Brano da leggere:
Eppure, come dicevamo, eccoci ancora qua, a parlare di corpo e anima. Restiamo, nonostante tutto, inguaribilmente legati a questa nostra solida tradizione. Come mai? Probabilmente proprio perché (paradossalmente come avvertiva Unamuno) non si vive di sola razionalità. L’essere umano è un animale che ha bisogno di un’anima perché sente l’ineliminabile necessità di attribuire un senso alla propria esistenza. Ha bisogno di un fine, di un significato. Ha bisogno di credere che la vita non possa essere ridotta a una semplice lotta per la sopravvivenza; che vivere abbia un significato che non si limiti a essere un tragitto – più o meno lungo – verso la morte.

Vivere, insomma – per l’uomo – non può significare assistere alla trasformazione del suo corpo in un freddo cadavere, in un pezzo di carne inanimato destinato a dissolversi col tempo in polvere.

È vero che “questo” è ciò che ci dice la scienza. Ma è altrettanto vero che – come sanno benissimo, in primis, gli scienziati stessi – la razionalità e le spiegazioni scientifiche nulla possono contro l’angoscia esistenziale derivante dalla consapevolezza della morte.

E allora? Allora, ecco l’anima. Ecco l’ipotesi di un homunculus che si erge al di là della sostanza materiale e sopravvive al declino, all’invecchiamento, alle malattie, alla morte della materia. Ecco che la storia di ogni uomo può assumere così un senso e un significato diverso. Per ulteriori informazioni rivolgersi alla religione che si ritiene più adatta, più soddisfacente. Oggi è possibile anche scegliere (quasi) liberamente il tipo di immortalità da poter conquistare, aderendo a uno dei grandi monoteismi tradizionali, oppure lasciandosi convincere da qualche esoterica setta (pseudoreligiosa o, anche, pseudoscientifica) più o meno istituzionalizzata. Ogni uomo può decidere dove collocare la propria biografia personale, nell’ambito di una più ampia, onnicomprensiva e rasserenante eternità elaborata intorno a una narrazione di carattere globale. La fine della sua anima, se e quando arriverà, potrà così avere comunque un senso. La vita avrà significato qualcosa. La morte sarà stata sconfitta. La morte non esisterà. O meglio, continuerà a esistere soltanto la morte del corpo, non quella dell’anima: la sua unica e vera essenza. Non ci resta che accettare il paradosso!

Consegna: Trascrivi la parte del brano su corpo e anima compresa tra "Eppure, come dicevamo, eccoci" e "verso la morte.", estremi inclusi, sostituendo "sopravvivenza" con "sussistenza".

Dati in ingresso:
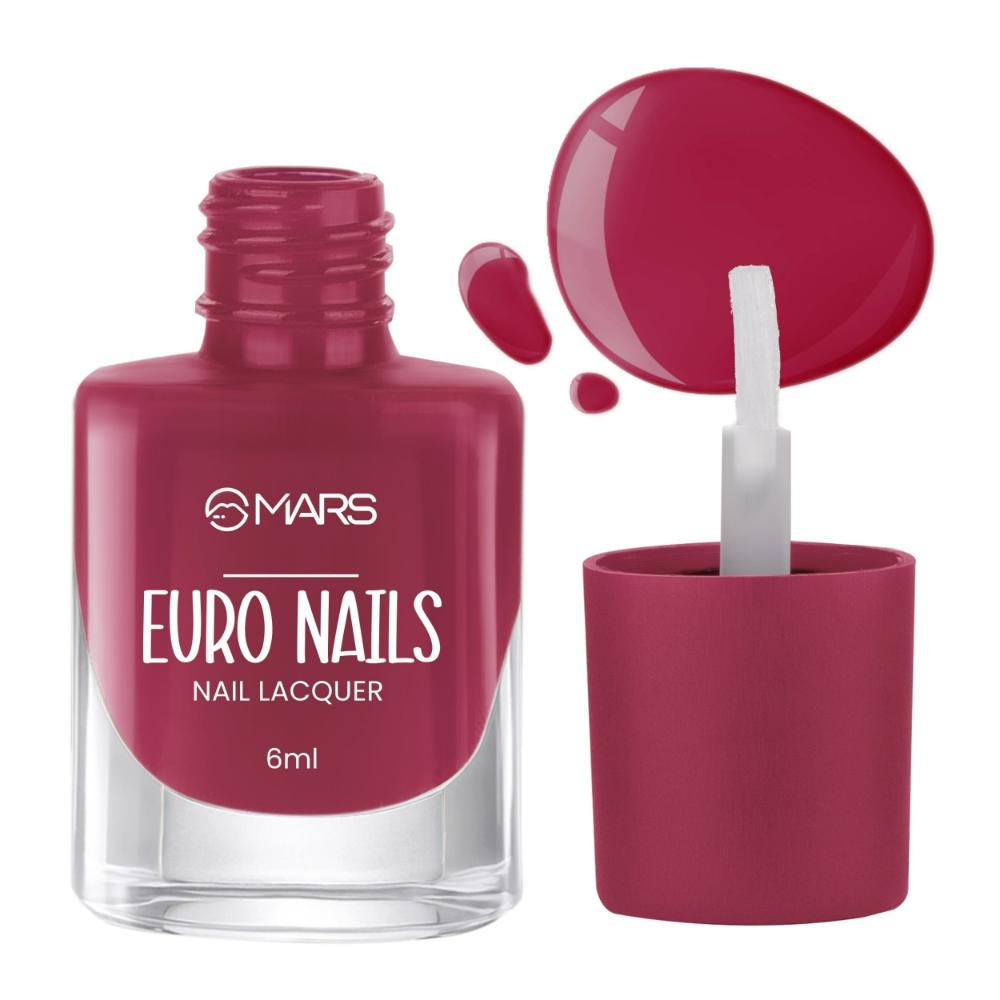 MARS EURO Nail Lacquer - 16 (6ml)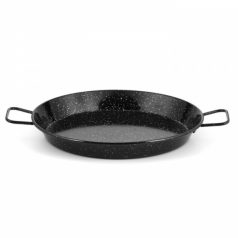 Paella sütőtál zománcozott 28 cm 13384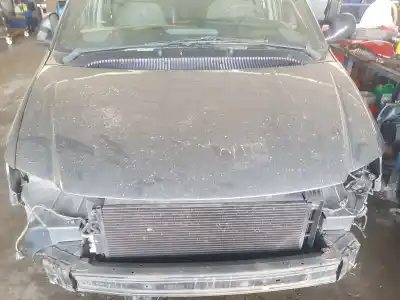 Автозапчасти б/у капот за chrysler voyager (rg) 2.5 crd lx ссылки oem iam 
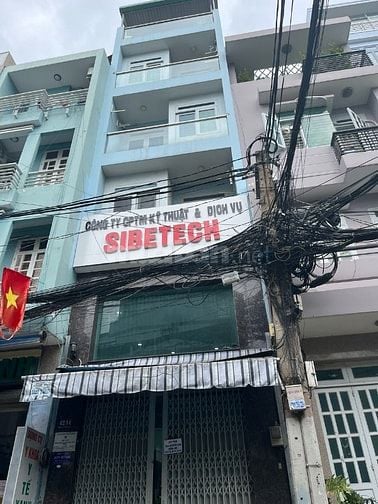 CHO THUÊ NHÀ ĐƯỜNG NGUYỄN GIẢN THANH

Risposta:
Eppure, come dicevamo, eccoci ancora qua, a parlare di corpo e anima. Restiamo, nonostante tutto, inguaribilmente legati a questa nostra solida tradizione. Come mai? Probabilmente proprio perché (paradossalmente come avvertiva Unamuno) non si vive di sola razionalità. L’essere umano è un animale che ha bisogno di un’anima perché sente l’ineliminabile necessità di attribuire un senso alla propria esistenza. Ha bisogno di un fine, di un significato. Ha bisogno di credere che la vita non possa essere ridotta a una semplice lotta per la sussistenza; che vivere abbia un significato che non si limiti a essere un tragitto – più o meno lungo – verso la morte.